Suicide rates differ considerably between countries [4]. Some of this variation may be explained by country-specific differences in suicide risk factors, which may translate into real variations in the prevalence of suicides [5]. However, national suicide statistics rely on official post-mortem certification procedures, which vary across countries. More precisely, after a death occurs, a death certificate is issued indicating the cause of death according to the International Classification of Diseases (ICD). Naturally, countries differ in their national death certification procedures and have varying standards of training, likely affecting the quality and reliability of cause of death statistics [6, 7]. Therefore, heterogeneity in death misclassification can be expected between countries – i.e. some classify more deaths wrongly than others. Literature has suggested that deaths due to suicide are underreported in general and, when compared to other causes of deaths, may be especially subject to misclassification due to the stigma associated with it [8]. Thus, for all these reasons, many studies have questioned the validity of causes of death statistics [9], especially suicide statistics [9, 10], and consequently the validity of all studies relying on official mortality data.

The classic suicide misclassification hypothesis, which emerged in the 1970s, proposes that suicides are `hidden` in other cause-of-death categories [11,12,13]. Inferentially, the theory assumes that misclassification of suicides should be reflected in a negative association with nonspecific death rates. A previous study [14] has scrutinized this theory and found only weak to no associations between suicides, undetermined-, and ill-defined deaths in cross-sectional and longitudinal analyses. The study then proposed a new suicide misclassification hypothesis introducing autopsies as a covariate to investigate the diagnostic accuracy of death classifications. Doing this, the authors found that autopsy rates were strongly associated with, and predictive of, suicide deaths, drawing doubts on the reliability and validity of death classifications—and consequently of mortality statistics in the presence of low autopsy rates [14].

Based on evidence there are good reasons to assume, that [10]-however, past research failed to confirm the hypothesis that suicides are misclassified as neither deaths of undetermined intent nor as ill-defined deaths. Therefore, it is important to investigate which other death categories may account for these misclassifications. Previous research suggested that one of these categories may be unintentional injury deaths (i.e. accidents) [15]. Indeed, there are scenarios in which suicides and accidents could be confused with each other. For example, a fall from height or a death due to a drug use disorder, need further inquiry to be interpreted as either intentional (suicide) or unintentional (accident) death.

This study has two objectives. First, to examine to what degree suicides and accident deaths are misclassified. We hypothesize that most misclassifications of suicide and accidents occur between each other, given their external similarity but uncertainty of intent. Second, we investigate which other causes of deaths may account for the misclassification of accident and suicides deaths. These causes of death were chosen based on previous literature. More precisely, we investigate the categories undetermined, ill-defined, [12] and drug use disorder deaths [2]. Should these aforementioned causes of death account for the majority of misclassifications, the autopsy rates should no longer be associated with the cause of death in question.

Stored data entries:
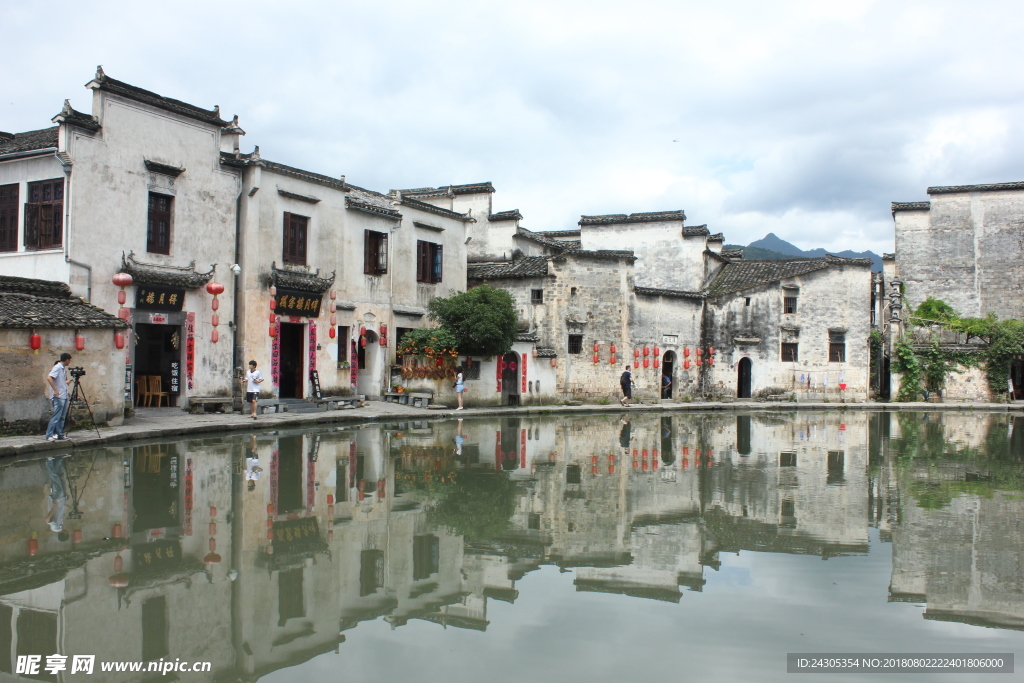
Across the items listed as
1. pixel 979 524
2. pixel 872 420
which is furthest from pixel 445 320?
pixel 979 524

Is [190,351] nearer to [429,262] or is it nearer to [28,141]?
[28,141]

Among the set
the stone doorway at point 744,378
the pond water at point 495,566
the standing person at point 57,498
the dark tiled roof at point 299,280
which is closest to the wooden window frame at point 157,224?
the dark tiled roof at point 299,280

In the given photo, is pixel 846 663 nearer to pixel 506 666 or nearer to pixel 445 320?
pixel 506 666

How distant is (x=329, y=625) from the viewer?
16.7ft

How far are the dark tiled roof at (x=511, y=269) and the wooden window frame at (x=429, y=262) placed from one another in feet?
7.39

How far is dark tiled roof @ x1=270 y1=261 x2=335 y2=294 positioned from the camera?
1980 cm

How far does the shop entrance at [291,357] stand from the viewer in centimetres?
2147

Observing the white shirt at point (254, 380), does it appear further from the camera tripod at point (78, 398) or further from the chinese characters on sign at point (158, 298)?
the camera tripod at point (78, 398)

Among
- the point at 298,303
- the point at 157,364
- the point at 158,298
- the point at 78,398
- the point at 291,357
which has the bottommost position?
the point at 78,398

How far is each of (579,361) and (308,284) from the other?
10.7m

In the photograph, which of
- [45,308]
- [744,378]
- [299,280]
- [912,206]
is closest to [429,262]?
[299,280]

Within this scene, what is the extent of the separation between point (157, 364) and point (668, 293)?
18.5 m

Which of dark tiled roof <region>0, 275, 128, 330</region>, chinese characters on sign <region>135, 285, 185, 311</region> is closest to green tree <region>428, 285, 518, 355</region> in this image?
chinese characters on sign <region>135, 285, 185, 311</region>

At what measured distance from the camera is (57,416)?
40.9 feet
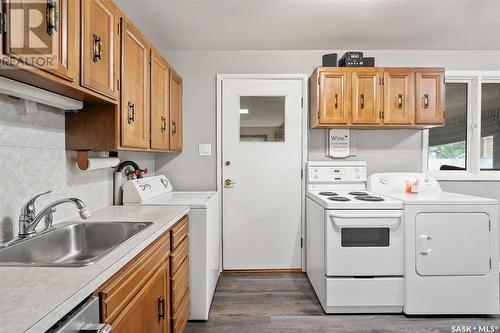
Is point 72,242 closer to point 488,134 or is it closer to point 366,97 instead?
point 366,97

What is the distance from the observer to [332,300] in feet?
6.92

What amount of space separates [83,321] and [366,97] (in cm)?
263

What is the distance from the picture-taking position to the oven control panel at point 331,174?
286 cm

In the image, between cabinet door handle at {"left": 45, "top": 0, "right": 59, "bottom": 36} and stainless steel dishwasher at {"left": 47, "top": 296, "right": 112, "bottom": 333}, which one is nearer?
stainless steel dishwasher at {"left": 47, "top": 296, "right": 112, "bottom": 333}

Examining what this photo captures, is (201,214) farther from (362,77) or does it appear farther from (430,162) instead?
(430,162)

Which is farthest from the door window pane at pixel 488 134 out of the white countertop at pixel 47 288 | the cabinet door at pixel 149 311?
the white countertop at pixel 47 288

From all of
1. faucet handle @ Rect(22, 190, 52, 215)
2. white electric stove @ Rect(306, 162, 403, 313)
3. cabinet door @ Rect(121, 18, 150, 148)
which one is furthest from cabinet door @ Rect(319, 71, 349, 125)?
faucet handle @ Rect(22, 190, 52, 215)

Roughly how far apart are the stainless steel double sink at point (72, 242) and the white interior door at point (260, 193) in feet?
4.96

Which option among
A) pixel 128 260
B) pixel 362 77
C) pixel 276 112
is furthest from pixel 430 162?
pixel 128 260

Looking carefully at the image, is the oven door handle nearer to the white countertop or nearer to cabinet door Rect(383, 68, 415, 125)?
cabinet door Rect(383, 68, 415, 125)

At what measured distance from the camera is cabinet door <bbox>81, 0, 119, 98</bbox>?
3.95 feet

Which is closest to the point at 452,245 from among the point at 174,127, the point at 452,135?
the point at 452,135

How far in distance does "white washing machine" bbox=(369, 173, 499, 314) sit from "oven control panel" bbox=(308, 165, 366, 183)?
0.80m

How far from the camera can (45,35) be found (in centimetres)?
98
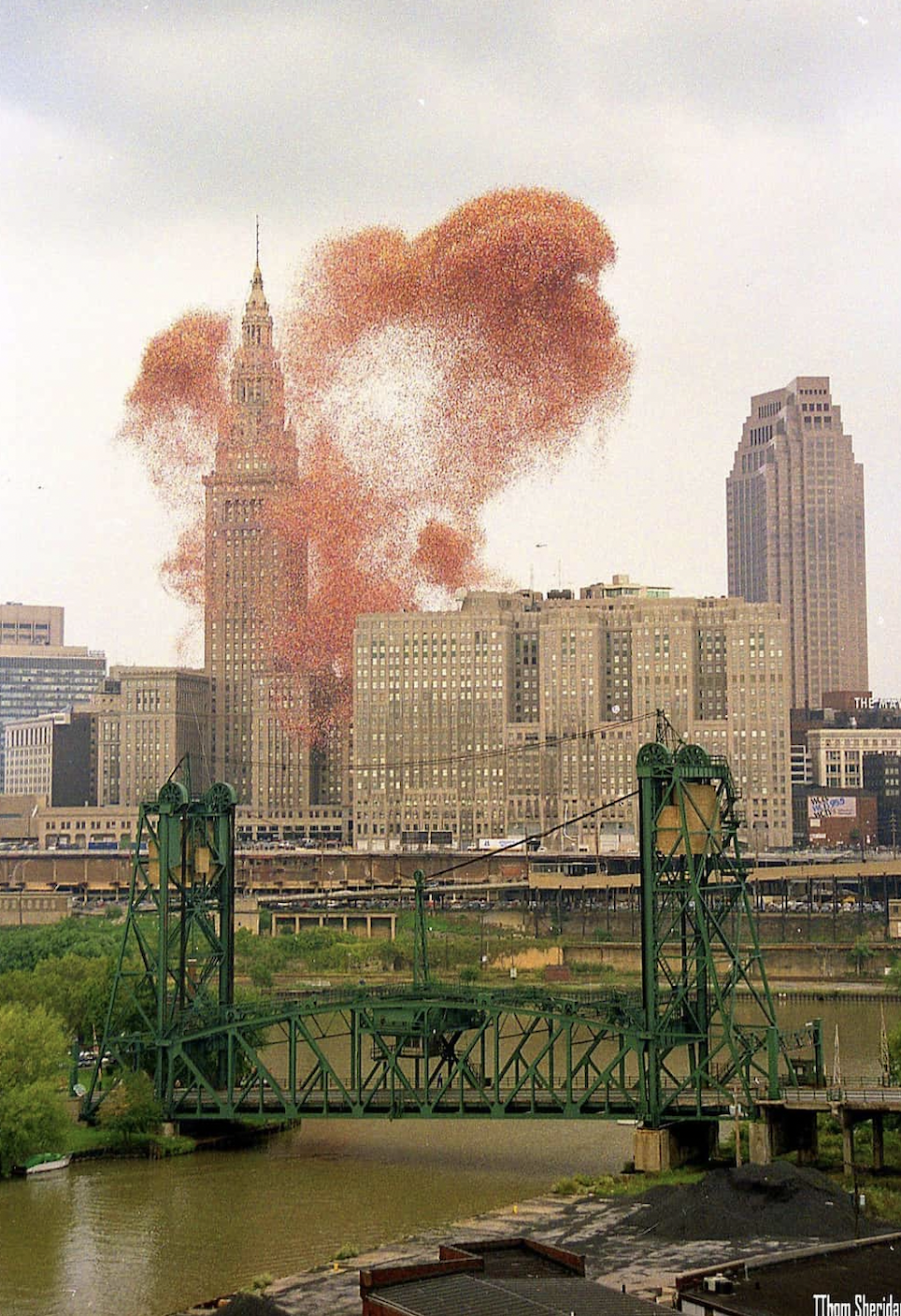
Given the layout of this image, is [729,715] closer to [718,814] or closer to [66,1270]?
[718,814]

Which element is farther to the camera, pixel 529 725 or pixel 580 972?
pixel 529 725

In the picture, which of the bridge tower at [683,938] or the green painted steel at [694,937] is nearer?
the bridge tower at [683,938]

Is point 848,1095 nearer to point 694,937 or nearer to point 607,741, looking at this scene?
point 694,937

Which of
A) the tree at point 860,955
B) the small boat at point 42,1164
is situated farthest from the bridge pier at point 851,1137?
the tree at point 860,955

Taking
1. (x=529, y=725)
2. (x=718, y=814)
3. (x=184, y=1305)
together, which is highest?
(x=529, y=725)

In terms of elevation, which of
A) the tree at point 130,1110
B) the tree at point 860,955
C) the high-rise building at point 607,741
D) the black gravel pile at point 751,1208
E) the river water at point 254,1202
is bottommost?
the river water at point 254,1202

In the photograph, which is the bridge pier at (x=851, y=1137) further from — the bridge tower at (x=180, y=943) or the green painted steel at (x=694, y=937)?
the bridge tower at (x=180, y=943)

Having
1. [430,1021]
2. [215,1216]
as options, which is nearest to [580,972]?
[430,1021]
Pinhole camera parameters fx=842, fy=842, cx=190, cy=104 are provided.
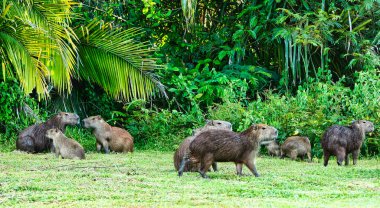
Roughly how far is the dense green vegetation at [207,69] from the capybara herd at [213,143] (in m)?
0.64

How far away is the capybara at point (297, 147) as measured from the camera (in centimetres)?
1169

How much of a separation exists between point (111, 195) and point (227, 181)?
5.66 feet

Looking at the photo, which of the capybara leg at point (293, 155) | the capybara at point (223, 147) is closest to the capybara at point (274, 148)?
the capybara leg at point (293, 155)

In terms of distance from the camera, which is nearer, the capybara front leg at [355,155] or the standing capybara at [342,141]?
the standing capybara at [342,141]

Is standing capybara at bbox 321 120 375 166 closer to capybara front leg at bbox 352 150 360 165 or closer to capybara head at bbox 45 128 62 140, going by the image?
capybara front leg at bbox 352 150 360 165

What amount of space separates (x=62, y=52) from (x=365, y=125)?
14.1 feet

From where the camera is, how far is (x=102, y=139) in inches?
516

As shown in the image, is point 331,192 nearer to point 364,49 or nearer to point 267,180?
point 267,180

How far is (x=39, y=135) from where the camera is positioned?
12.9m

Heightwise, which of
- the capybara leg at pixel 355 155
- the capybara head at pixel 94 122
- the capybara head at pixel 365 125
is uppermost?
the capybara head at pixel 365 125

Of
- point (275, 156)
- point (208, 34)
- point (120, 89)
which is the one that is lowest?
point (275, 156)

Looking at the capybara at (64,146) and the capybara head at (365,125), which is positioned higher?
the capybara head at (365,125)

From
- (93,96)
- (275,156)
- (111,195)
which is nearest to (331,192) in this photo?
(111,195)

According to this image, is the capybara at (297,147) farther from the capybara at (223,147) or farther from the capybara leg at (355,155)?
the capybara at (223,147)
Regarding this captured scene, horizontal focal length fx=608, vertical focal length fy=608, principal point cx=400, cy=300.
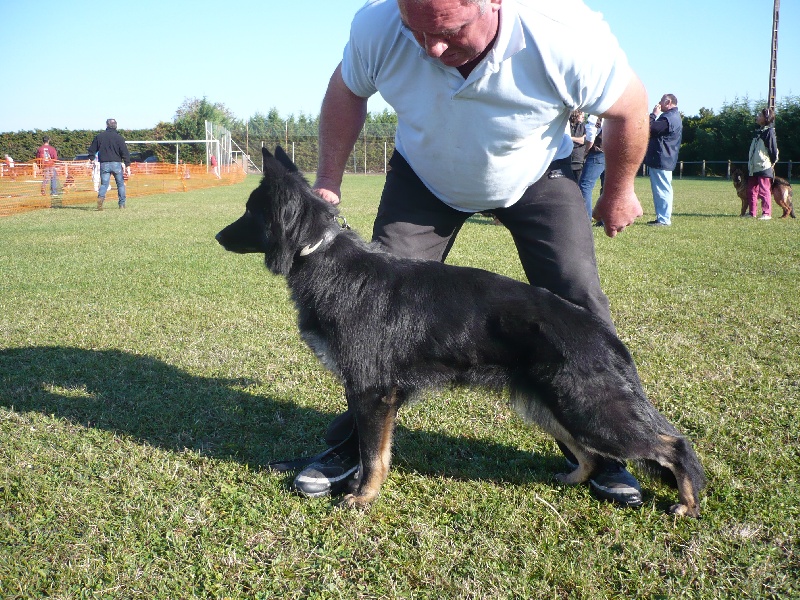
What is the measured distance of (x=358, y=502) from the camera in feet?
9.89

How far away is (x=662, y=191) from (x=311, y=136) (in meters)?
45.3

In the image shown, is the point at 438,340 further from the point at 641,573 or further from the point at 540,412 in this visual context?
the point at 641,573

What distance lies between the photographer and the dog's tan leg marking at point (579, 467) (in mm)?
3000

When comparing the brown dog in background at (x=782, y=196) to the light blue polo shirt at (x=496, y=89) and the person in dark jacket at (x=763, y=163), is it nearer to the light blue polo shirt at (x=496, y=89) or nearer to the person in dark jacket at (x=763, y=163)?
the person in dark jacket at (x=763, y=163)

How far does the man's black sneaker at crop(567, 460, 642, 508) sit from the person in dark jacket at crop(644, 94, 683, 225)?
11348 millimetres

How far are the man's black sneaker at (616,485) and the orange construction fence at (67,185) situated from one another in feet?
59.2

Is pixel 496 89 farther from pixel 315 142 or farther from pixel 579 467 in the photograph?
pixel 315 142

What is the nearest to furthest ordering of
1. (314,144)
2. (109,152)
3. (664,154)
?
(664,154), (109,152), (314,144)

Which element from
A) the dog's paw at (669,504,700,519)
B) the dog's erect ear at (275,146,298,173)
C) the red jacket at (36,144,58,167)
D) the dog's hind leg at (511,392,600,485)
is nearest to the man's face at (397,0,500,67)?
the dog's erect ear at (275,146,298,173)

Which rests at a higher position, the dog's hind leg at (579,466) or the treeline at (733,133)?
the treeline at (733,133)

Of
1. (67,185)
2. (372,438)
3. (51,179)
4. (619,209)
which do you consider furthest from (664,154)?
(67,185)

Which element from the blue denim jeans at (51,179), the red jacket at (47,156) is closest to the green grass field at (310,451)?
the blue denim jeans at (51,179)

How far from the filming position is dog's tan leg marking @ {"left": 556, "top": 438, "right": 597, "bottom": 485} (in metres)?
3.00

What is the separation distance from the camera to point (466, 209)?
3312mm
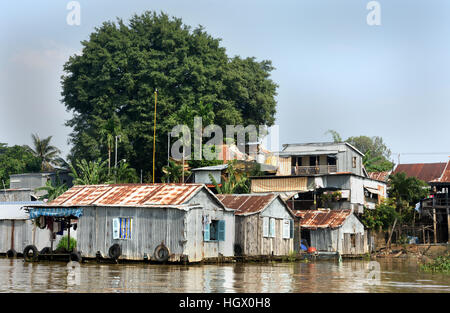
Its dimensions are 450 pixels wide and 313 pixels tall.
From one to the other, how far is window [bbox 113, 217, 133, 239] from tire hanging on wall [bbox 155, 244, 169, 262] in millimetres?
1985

Exercise instructions:
1 – Condense the paragraph of the passage on suicide misclassification that begins "This study has two objectives" into a short bulleted list that keeps its main facts.
2 – Return the stretch of the passage on suicide misclassification from "Based on evidence" through "unintentional (accident) death.", copied word for word.
The listing has no connection to the passage on suicide misclassification.

Expected results:
1 –
- The study has two objectives.
- First, it examines how far suicides and accident deaths are misclassified. It hypothesizes that most misclassifications of the two occur between each other, since they look alike externally but their intent is uncertain.
- Second, it investigates which other causes of death may account for misclassified accident and suicide deaths. These causes, chosen from previous literature, are undetermined, ill-defined, and drug use disorder deaths.
- If these causes account for most misclassifications, autopsy rates should no longer be associated with the cause of death in question.

2 –
Based on evidence there are good reasons to assume, that [10]-however, past research failed to confirm the hypothesis that suicides are misclassified as neither deaths of undetermined intent nor as ill-defined deaths. Therefore, it is important to investigate which other death categories may account for these misclassifications. Previous research suggested that one of these categories may be unintentional injury deaths (i.e. accidents) [15]. Indeed, there are scenarios in which suicides and accidents could be confused with each other. For example, a fall from height or a death due to a drug use disorder, need further inquiry to be interpreted as either intentional (suicide) or unintentional (accident) death.